CLIs counter with serious advantages: drastically lower token usage, portability across any agent framework (or no framework at all), and reproducibility for debugging. When something goes wrong, you can literally copy-paste the CLI command and see what happened.
"So, I guess it really depends on your use case," Better Stack concluded, which sounds like a cop-out but is actually the correct answer.
For lightweight, token-conscious workflows where you're already in a terminal? CLI might be your move. For complex orchestration or browser-based agents? MCP probably makes more sense. The fact that gwscli includes an MCP option suggests even Google sees both approaches as complementary rather than competitive.
The Rough Edges
Better Stack's demo surfaced some real issues. URLs with typos getting generated somehow. Token refresh problems that led to a GitHub issue (which Claude wrote, because of course). The redirect URI configuration being genuinely confusing.
For a tool that's less than a week old, these feel like expected growing pains. What's more interesting is the philosophical question lurking underneath: as we build more tools explicitly for AI agents rather than humans, how does our relationship with software change?

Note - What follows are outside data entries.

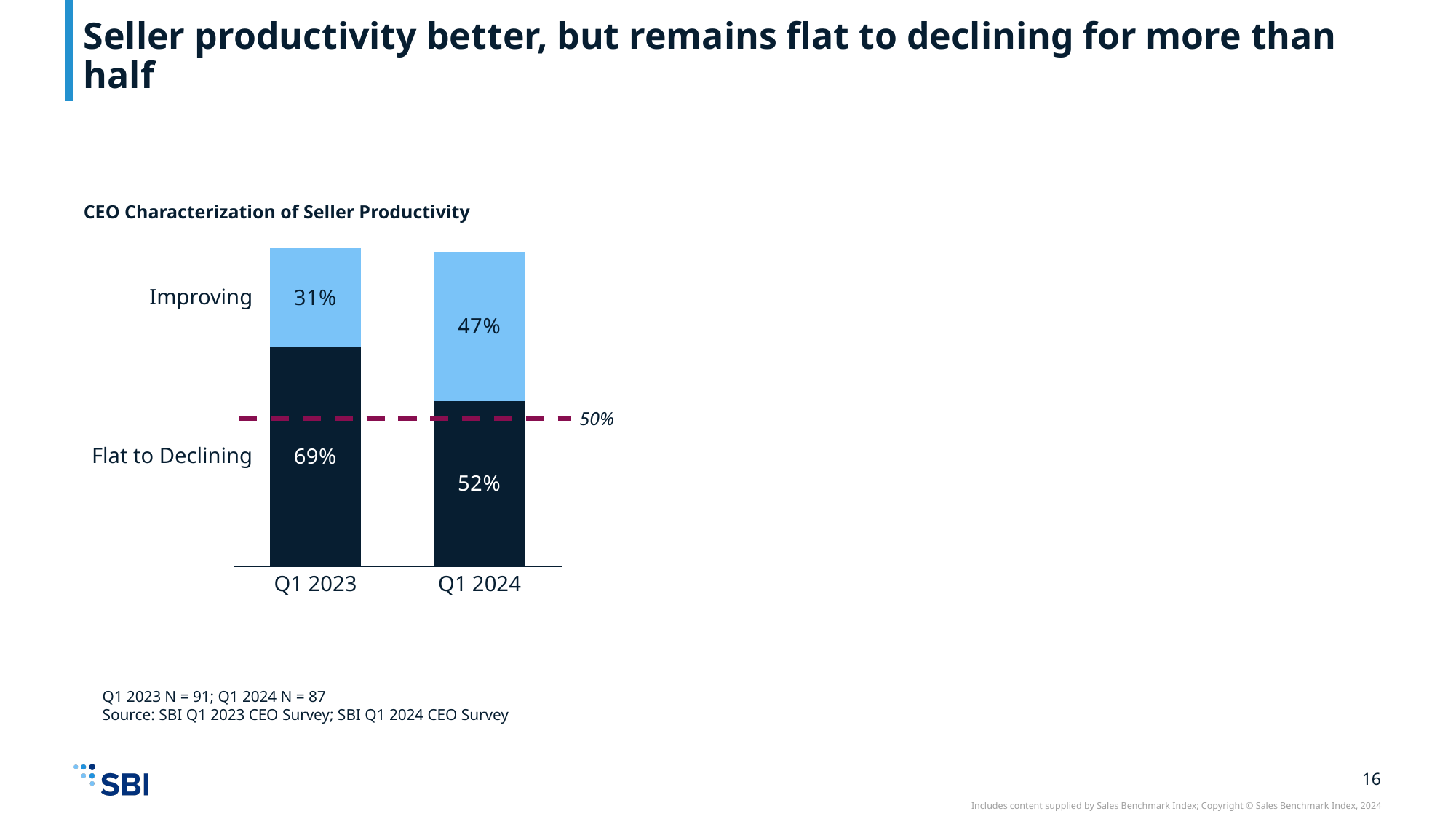
By how many percentage points did the Improving share change from Q1 2023 to Q1 2024? 16 percentage points What percentage of CEOs characterized seller productivity as Improving in Q1 2023? 31% What value does the dashed horizontal reference line mark? 50% What is the Improving value for Q1 2024? 47% What type of chart is shown on the slide? Stacked bar chart What percentage of CEOs characterized seller productivity as Flat to Declining in Q1 2024? 52% What is the Flat to Declining value for Q1 2023? 69% Is the Flat to Declining value for Q1 2024 greater or less than 50%? greater Which quarter has the higher Flat to Declining share, Q1 2023 or Q1 2024? Q1 2023 What is the difference between the Flat to Declining values for Q1 2023 and Q1 2024? 17 percentage points How many quarters (bars) are shown in the chart? 2 How many categories make up each stacked bar? 2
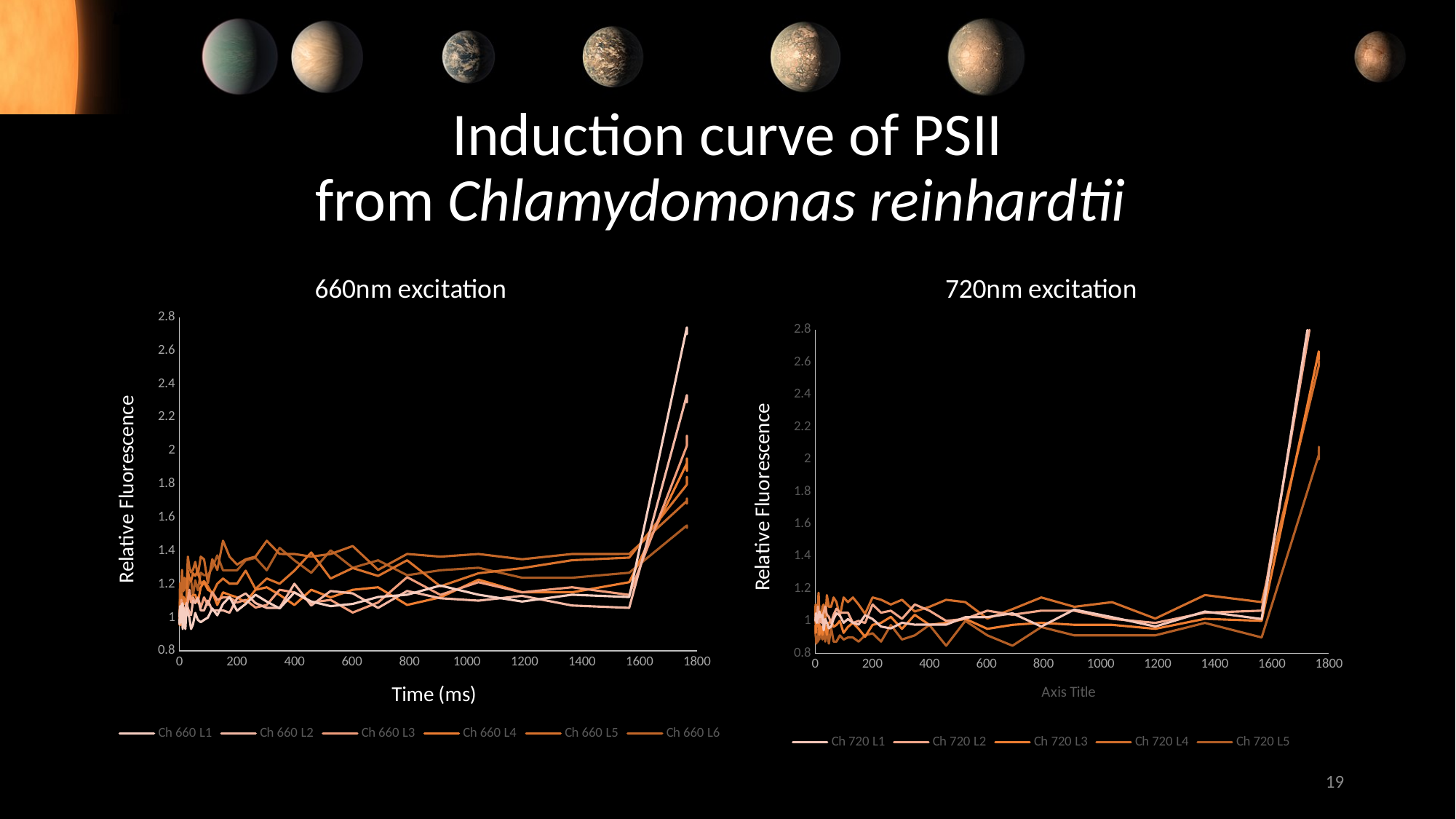
How many series does the legend of the '720nm excitation' chart list? 5 In the '660nm excitation' chart, do the curves rise or fall sharply after about 1600 ms? rise What is the maximum value shown on the y axis of the '660nm excitation' chart? 2.8 What is the y-axis title of the '720nm excitation' chart? Relative Fluorescence How many series does the legend of the '660nm excitation' chart list? 6 What kind of chart is the '660nm excitation' chart? line chart In the '660nm excitation' chart, is the highest value reached at the end of the curves greater or less than 2.6? greater In the '720nm excitation' chart, are the values between 400 ms and 1400 ms greater or less than 1.4? less What kind of chart is the '720nm excitation' chart? line chart In the '720nm excitation' chart, is the lowest value reached at the end of the curves (around 1750 ms) greater or less than 1.8? greater What is the x-axis title of the '660nm excitation' chart? Time (ms)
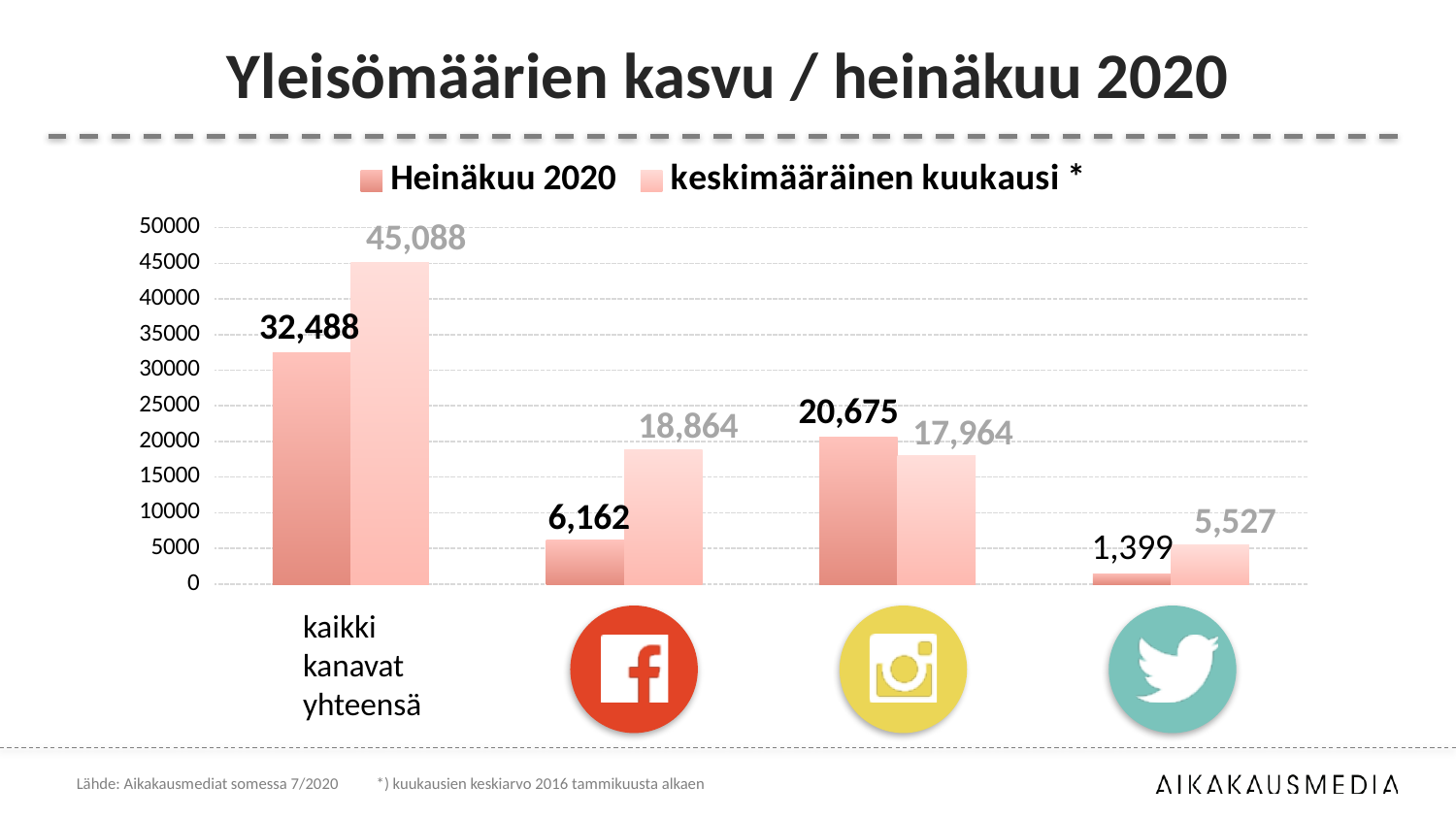
What is the keskimääräinen kuukausi value for kaikki kanavat yhteensä? 45,088 What is the keskimääräinen kuukausi value for the Instagram category? 17,964 What is the Heinäkuu 2020 value for the Twitter category? 1,399 How many series does the legend list? 2 How many categories are shown on the x axis of the chart? 4 What is the Heinäkuu 2020 value for kaikki kanavat yhteensä? 32,488 For the Instagram category, which is larger: the Heinäkuu 2020 value or the keskimääräinen kuukausi value? Heinäkuu 2020 What kind of chart is shown on the slide? Bar chart Which category has the lowest Heinäkuu 2020 value? Twitter What is the Heinäkuu 2020 value for the Facebook category? 6,162 What is the difference between the keskimääräinen kuukausi and Heinäkuu 2020 values for the Facebook category? 12,702 Is the keskimääräinen kuukausi value for the Twitter category greater or less than 5000? greater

We're used to tools having human-readable interfaces even if we mostly interact with them programmatically. But what if the next generation of developer tools just... doesn't care about human usability? What if the API is the interface, and humans only touch it through AI intermediaries?
gwscli isn't quite there yet—you still need to set it up manually, debug OAuth flows, and understand what you're authorizing. But it's pointing toward a future where software is increasingly designed for AI-to-API communication, with humans in a supervisory rather than operational role.
Whether that's exciting or unsettling probably depends on how much you enjoy JSON.